▸ Records shown:
--*--

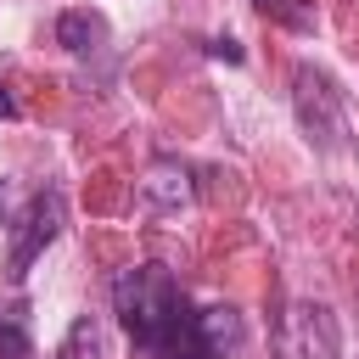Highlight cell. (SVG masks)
<instances>
[{
	"mask_svg": "<svg viewBox=\"0 0 359 359\" xmlns=\"http://www.w3.org/2000/svg\"><path fill=\"white\" fill-rule=\"evenodd\" d=\"M280 359H337V320L325 303H292L280 320Z\"/></svg>",
	"mask_w": 359,
	"mask_h": 359,
	"instance_id": "4",
	"label": "cell"
},
{
	"mask_svg": "<svg viewBox=\"0 0 359 359\" xmlns=\"http://www.w3.org/2000/svg\"><path fill=\"white\" fill-rule=\"evenodd\" d=\"M258 11L275 17V22H286V28H309V22H314L309 0H258Z\"/></svg>",
	"mask_w": 359,
	"mask_h": 359,
	"instance_id": "7",
	"label": "cell"
},
{
	"mask_svg": "<svg viewBox=\"0 0 359 359\" xmlns=\"http://www.w3.org/2000/svg\"><path fill=\"white\" fill-rule=\"evenodd\" d=\"M112 309L135 359H219L241 337L236 309H196L163 264L118 269Z\"/></svg>",
	"mask_w": 359,
	"mask_h": 359,
	"instance_id": "1",
	"label": "cell"
},
{
	"mask_svg": "<svg viewBox=\"0 0 359 359\" xmlns=\"http://www.w3.org/2000/svg\"><path fill=\"white\" fill-rule=\"evenodd\" d=\"M208 50H213V56H230V62H241V50H236V39H213Z\"/></svg>",
	"mask_w": 359,
	"mask_h": 359,
	"instance_id": "9",
	"label": "cell"
},
{
	"mask_svg": "<svg viewBox=\"0 0 359 359\" xmlns=\"http://www.w3.org/2000/svg\"><path fill=\"white\" fill-rule=\"evenodd\" d=\"M292 107H297V123H303V135L314 140V146H342V135H348V112H342V90L320 73V67H297L292 73Z\"/></svg>",
	"mask_w": 359,
	"mask_h": 359,
	"instance_id": "2",
	"label": "cell"
},
{
	"mask_svg": "<svg viewBox=\"0 0 359 359\" xmlns=\"http://www.w3.org/2000/svg\"><path fill=\"white\" fill-rule=\"evenodd\" d=\"M0 359H28V331L17 314H0Z\"/></svg>",
	"mask_w": 359,
	"mask_h": 359,
	"instance_id": "8",
	"label": "cell"
},
{
	"mask_svg": "<svg viewBox=\"0 0 359 359\" xmlns=\"http://www.w3.org/2000/svg\"><path fill=\"white\" fill-rule=\"evenodd\" d=\"M56 230H62V191H39V196L22 208V219H17V236H11V252H6V275L22 280L28 264L39 258V247H45Z\"/></svg>",
	"mask_w": 359,
	"mask_h": 359,
	"instance_id": "3",
	"label": "cell"
},
{
	"mask_svg": "<svg viewBox=\"0 0 359 359\" xmlns=\"http://www.w3.org/2000/svg\"><path fill=\"white\" fill-rule=\"evenodd\" d=\"M11 112H17V101H11V90L0 84V118H11Z\"/></svg>",
	"mask_w": 359,
	"mask_h": 359,
	"instance_id": "10",
	"label": "cell"
},
{
	"mask_svg": "<svg viewBox=\"0 0 359 359\" xmlns=\"http://www.w3.org/2000/svg\"><path fill=\"white\" fill-rule=\"evenodd\" d=\"M56 39H62L73 56H90V50H101V39H107V22H101L95 11H62V22H56Z\"/></svg>",
	"mask_w": 359,
	"mask_h": 359,
	"instance_id": "5",
	"label": "cell"
},
{
	"mask_svg": "<svg viewBox=\"0 0 359 359\" xmlns=\"http://www.w3.org/2000/svg\"><path fill=\"white\" fill-rule=\"evenodd\" d=\"M146 196H151L157 208H180V202L191 196V185H185V168H174V163H157V168H151V180H146Z\"/></svg>",
	"mask_w": 359,
	"mask_h": 359,
	"instance_id": "6",
	"label": "cell"
}]
</instances>
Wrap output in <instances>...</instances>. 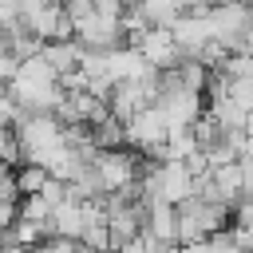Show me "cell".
I'll use <instances>...</instances> for the list:
<instances>
[{"mask_svg": "<svg viewBox=\"0 0 253 253\" xmlns=\"http://www.w3.org/2000/svg\"><path fill=\"white\" fill-rule=\"evenodd\" d=\"M166 134H170V119L162 115V107H142L126 123V146L142 154H158L166 146Z\"/></svg>", "mask_w": 253, "mask_h": 253, "instance_id": "obj_1", "label": "cell"}, {"mask_svg": "<svg viewBox=\"0 0 253 253\" xmlns=\"http://www.w3.org/2000/svg\"><path fill=\"white\" fill-rule=\"evenodd\" d=\"M75 40L87 51H115V47H123L126 32H123V20L103 16V12H91V16L75 20Z\"/></svg>", "mask_w": 253, "mask_h": 253, "instance_id": "obj_2", "label": "cell"}, {"mask_svg": "<svg viewBox=\"0 0 253 253\" xmlns=\"http://www.w3.org/2000/svg\"><path fill=\"white\" fill-rule=\"evenodd\" d=\"M154 67H162V71H170V67H178L182 59H186V51H182V43L174 40V28H150L138 43H134Z\"/></svg>", "mask_w": 253, "mask_h": 253, "instance_id": "obj_3", "label": "cell"}, {"mask_svg": "<svg viewBox=\"0 0 253 253\" xmlns=\"http://www.w3.org/2000/svg\"><path fill=\"white\" fill-rule=\"evenodd\" d=\"M174 40L182 43V51H186V55H198V51L213 40L210 12H190V16H178V20H174Z\"/></svg>", "mask_w": 253, "mask_h": 253, "instance_id": "obj_4", "label": "cell"}, {"mask_svg": "<svg viewBox=\"0 0 253 253\" xmlns=\"http://www.w3.org/2000/svg\"><path fill=\"white\" fill-rule=\"evenodd\" d=\"M83 229H87V206L83 202L71 198L63 206H55V213L47 221V237H71V241H79Z\"/></svg>", "mask_w": 253, "mask_h": 253, "instance_id": "obj_5", "label": "cell"}, {"mask_svg": "<svg viewBox=\"0 0 253 253\" xmlns=\"http://www.w3.org/2000/svg\"><path fill=\"white\" fill-rule=\"evenodd\" d=\"M210 174H213L217 198H221V202H229V206H237V202H241V194H245V170H241V158H237V162L210 166Z\"/></svg>", "mask_w": 253, "mask_h": 253, "instance_id": "obj_6", "label": "cell"}, {"mask_svg": "<svg viewBox=\"0 0 253 253\" xmlns=\"http://www.w3.org/2000/svg\"><path fill=\"white\" fill-rule=\"evenodd\" d=\"M47 178H51V170H47V166H40V162H20V166H16L20 194H40V190L47 186Z\"/></svg>", "mask_w": 253, "mask_h": 253, "instance_id": "obj_7", "label": "cell"}, {"mask_svg": "<svg viewBox=\"0 0 253 253\" xmlns=\"http://www.w3.org/2000/svg\"><path fill=\"white\" fill-rule=\"evenodd\" d=\"M51 213H55V206H51L43 194H24V198H20V217H32V221H40V225L47 229Z\"/></svg>", "mask_w": 253, "mask_h": 253, "instance_id": "obj_8", "label": "cell"}, {"mask_svg": "<svg viewBox=\"0 0 253 253\" xmlns=\"http://www.w3.org/2000/svg\"><path fill=\"white\" fill-rule=\"evenodd\" d=\"M20 182H16V170L8 162H0V202H20Z\"/></svg>", "mask_w": 253, "mask_h": 253, "instance_id": "obj_9", "label": "cell"}, {"mask_svg": "<svg viewBox=\"0 0 253 253\" xmlns=\"http://www.w3.org/2000/svg\"><path fill=\"white\" fill-rule=\"evenodd\" d=\"M16 119H20V103H16V99L4 91V95H0V130H8Z\"/></svg>", "mask_w": 253, "mask_h": 253, "instance_id": "obj_10", "label": "cell"}, {"mask_svg": "<svg viewBox=\"0 0 253 253\" xmlns=\"http://www.w3.org/2000/svg\"><path fill=\"white\" fill-rule=\"evenodd\" d=\"M115 253H146V241H142V237H134V241H126L123 249H115Z\"/></svg>", "mask_w": 253, "mask_h": 253, "instance_id": "obj_11", "label": "cell"}, {"mask_svg": "<svg viewBox=\"0 0 253 253\" xmlns=\"http://www.w3.org/2000/svg\"><path fill=\"white\" fill-rule=\"evenodd\" d=\"M79 253H115V249H95V245H83L79 241Z\"/></svg>", "mask_w": 253, "mask_h": 253, "instance_id": "obj_12", "label": "cell"}, {"mask_svg": "<svg viewBox=\"0 0 253 253\" xmlns=\"http://www.w3.org/2000/svg\"><path fill=\"white\" fill-rule=\"evenodd\" d=\"M4 253H32L28 245H4Z\"/></svg>", "mask_w": 253, "mask_h": 253, "instance_id": "obj_13", "label": "cell"}, {"mask_svg": "<svg viewBox=\"0 0 253 253\" xmlns=\"http://www.w3.org/2000/svg\"><path fill=\"white\" fill-rule=\"evenodd\" d=\"M245 79H253V59H249V75H245Z\"/></svg>", "mask_w": 253, "mask_h": 253, "instance_id": "obj_14", "label": "cell"}]
</instances>
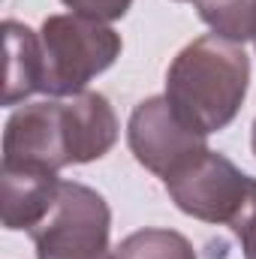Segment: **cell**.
Returning <instances> with one entry per match:
<instances>
[{"label":"cell","instance_id":"obj_6","mask_svg":"<svg viewBox=\"0 0 256 259\" xmlns=\"http://www.w3.org/2000/svg\"><path fill=\"white\" fill-rule=\"evenodd\" d=\"M169 199L178 211L202 223H232L244 205L250 175H244L232 160L217 151L199 154L181 172L163 181Z\"/></svg>","mask_w":256,"mask_h":259},{"label":"cell","instance_id":"obj_1","mask_svg":"<svg viewBox=\"0 0 256 259\" xmlns=\"http://www.w3.org/2000/svg\"><path fill=\"white\" fill-rule=\"evenodd\" d=\"M118 142V115L97 91L18 106L3 130V166L61 172L106 157Z\"/></svg>","mask_w":256,"mask_h":259},{"label":"cell","instance_id":"obj_15","mask_svg":"<svg viewBox=\"0 0 256 259\" xmlns=\"http://www.w3.org/2000/svg\"><path fill=\"white\" fill-rule=\"evenodd\" d=\"M253 46H256V39H253Z\"/></svg>","mask_w":256,"mask_h":259},{"label":"cell","instance_id":"obj_5","mask_svg":"<svg viewBox=\"0 0 256 259\" xmlns=\"http://www.w3.org/2000/svg\"><path fill=\"white\" fill-rule=\"evenodd\" d=\"M127 145L139 166L166 181L208 151V136L187 127L163 94L148 97L133 109L127 121Z\"/></svg>","mask_w":256,"mask_h":259},{"label":"cell","instance_id":"obj_13","mask_svg":"<svg viewBox=\"0 0 256 259\" xmlns=\"http://www.w3.org/2000/svg\"><path fill=\"white\" fill-rule=\"evenodd\" d=\"M250 148H253V154H256V121H253V130H250Z\"/></svg>","mask_w":256,"mask_h":259},{"label":"cell","instance_id":"obj_14","mask_svg":"<svg viewBox=\"0 0 256 259\" xmlns=\"http://www.w3.org/2000/svg\"><path fill=\"white\" fill-rule=\"evenodd\" d=\"M181 3H199V0H181Z\"/></svg>","mask_w":256,"mask_h":259},{"label":"cell","instance_id":"obj_2","mask_svg":"<svg viewBox=\"0 0 256 259\" xmlns=\"http://www.w3.org/2000/svg\"><path fill=\"white\" fill-rule=\"evenodd\" d=\"M250 58L238 42L205 33L187 42L166 69V100L202 136L226 130L244 106Z\"/></svg>","mask_w":256,"mask_h":259},{"label":"cell","instance_id":"obj_12","mask_svg":"<svg viewBox=\"0 0 256 259\" xmlns=\"http://www.w3.org/2000/svg\"><path fill=\"white\" fill-rule=\"evenodd\" d=\"M69 12H78V15H88V18H97V21H118L124 18L133 6V0H61Z\"/></svg>","mask_w":256,"mask_h":259},{"label":"cell","instance_id":"obj_10","mask_svg":"<svg viewBox=\"0 0 256 259\" xmlns=\"http://www.w3.org/2000/svg\"><path fill=\"white\" fill-rule=\"evenodd\" d=\"M112 259H196V250L175 229H139L115 247Z\"/></svg>","mask_w":256,"mask_h":259},{"label":"cell","instance_id":"obj_3","mask_svg":"<svg viewBox=\"0 0 256 259\" xmlns=\"http://www.w3.org/2000/svg\"><path fill=\"white\" fill-rule=\"evenodd\" d=\"M42 49V94L49 97H72L88 91L100 72L121 58V33L106 21L58 12L49 15L39 27Z\"/></svg>","mask_w":256,"mask_h":259},{"label":"cell","instance_id":"obj_7","mask_svg":"<svg viewBox=\"0 0 256 259\" xmlns=\"http://www.w3.org/2000/svg\"><path fill=\"white\" fill-rule=\"evenodd\" d=\"M0 187H3V226L9 232L18 229L30 232L52 211L61 190V178L58 172L36 166H3Z\"/></svg>","mask_w":256,"mask_h":259},{"label":"cell","instance_id":"obj_8","mask_svg":"<svg viewBox=\"0 0 256 259\" xmlns=\"http://www.w3.org/2000/svg\"><path fill=\"white\" fill-rule=\"evenodd\" d=\"M6 91L3 106H18L33 94H42V49L39 33H33L27 24L6 18Z\"/></svg>","mask_w":256,"mask_h":259},{"label":"cell","instance_id":"obj_11","mask_svg":"<svg viewBox=\"0 0 256 259\" xmlns=\"http://www.w3.org/2000/svg\"><path fill=\"white\" fill-rule=\"evenodd\" d=\"M229 229H232L235 238L241 241L244 259H256V178H250L244 205H241V211L235 214V220L229 223Z\"/></svg>","mask_w":256,"mask_h":259},{"label":"cell","instance_id":"obj_4","mask_svg":"<svg viewBox=\"0 0 256 259\" xmlns=\"http://www.w3.org/2000/svg\"><path fill=\"white\" fill-rule=\"evenodd\" d=\"M30 238L36 259H112V208L94 187L61 181L52 211Z\"/></svg>","mask_w":256,"mask_h":259},{"label":"cell","instance_id":"obj_9","mask_svg":"<svg viewBox=\"0 0 256 259\" xmlns=\"http://www.w3.org/2000/svg\"><path fill=\"white\" fill-rule=\"evenodd\" d=\"M199 18L229 42L256 39V0H199Z\"/></svg>","mask_w":256,"mask_h":259}]
</instances>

--*--

▸ Exercise instructions:
Transcribe the part of the entries that opens at their very beginning and closes with the line containing "309L135 359H219L241 337L236", including that line, and leave the pictures out of your answer.

▸ Exercise result:
Highlight cell. (SVG masks)
<instances>
[{
	"mask_svg": "<svg viewBox=\"0 0 359 359\" xmlns=\"http://www.w3.org/2000/svg\"><path fill=\"white\" fill-rule=\"evenodd\" d=\"M280 359H337V320L325 303H292L280 320Z\"/></svg>",
	"mask_w": 359,
	"mask_h": 359,
	"instance_id": "4",
	"label": "cell"
},
{
	"mask_svg": "<svg viewBox=\"0 0 359 359\" xmlns=\"http://www.w3.org/2000/svg\"><path fill=\"white\" fill-rule=\"evenodd\" d=\"M258 11L275 17V22H286V28H309V22H314L309 0H258Z\"/></svg>",
	"mask_w": 359,
	"mask_h": 359,
	"instance_id": "7",
	"label": "cell"
},
{
	"mask_svg": "<svg viewBox=\"0 0 359 359\" xmlns=\"http://www.w3.org/2000/svg\"><path fill=\"white\" fill-rule=\"evenodd\" d=\"M112 309L135 359H219L241 337L236 309H196L163 264L118 269Z\"/></svg>",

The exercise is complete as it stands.